[start]

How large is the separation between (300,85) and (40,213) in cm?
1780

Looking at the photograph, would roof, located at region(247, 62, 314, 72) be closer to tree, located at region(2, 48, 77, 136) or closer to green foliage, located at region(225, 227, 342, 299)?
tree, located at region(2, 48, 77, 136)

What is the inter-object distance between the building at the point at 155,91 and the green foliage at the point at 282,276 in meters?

[end]

Objective -
Write out the stretch of the rows from the line containing "Looking at the" through the last line of the rows, character for character.

Output for this task -
Looking at the photograph, would roof, located at region(247, 62, 314, 72) be closer to tree, located at region(2, 48, 77, 136) or closer to green foliage, located at region(225, 227, 342, 299)?
tree, located at region(2, 48, 77, 136)

What is the inter-object distance between the building at the point at 155,91 and the green foliage at the point at 282,276 in meters?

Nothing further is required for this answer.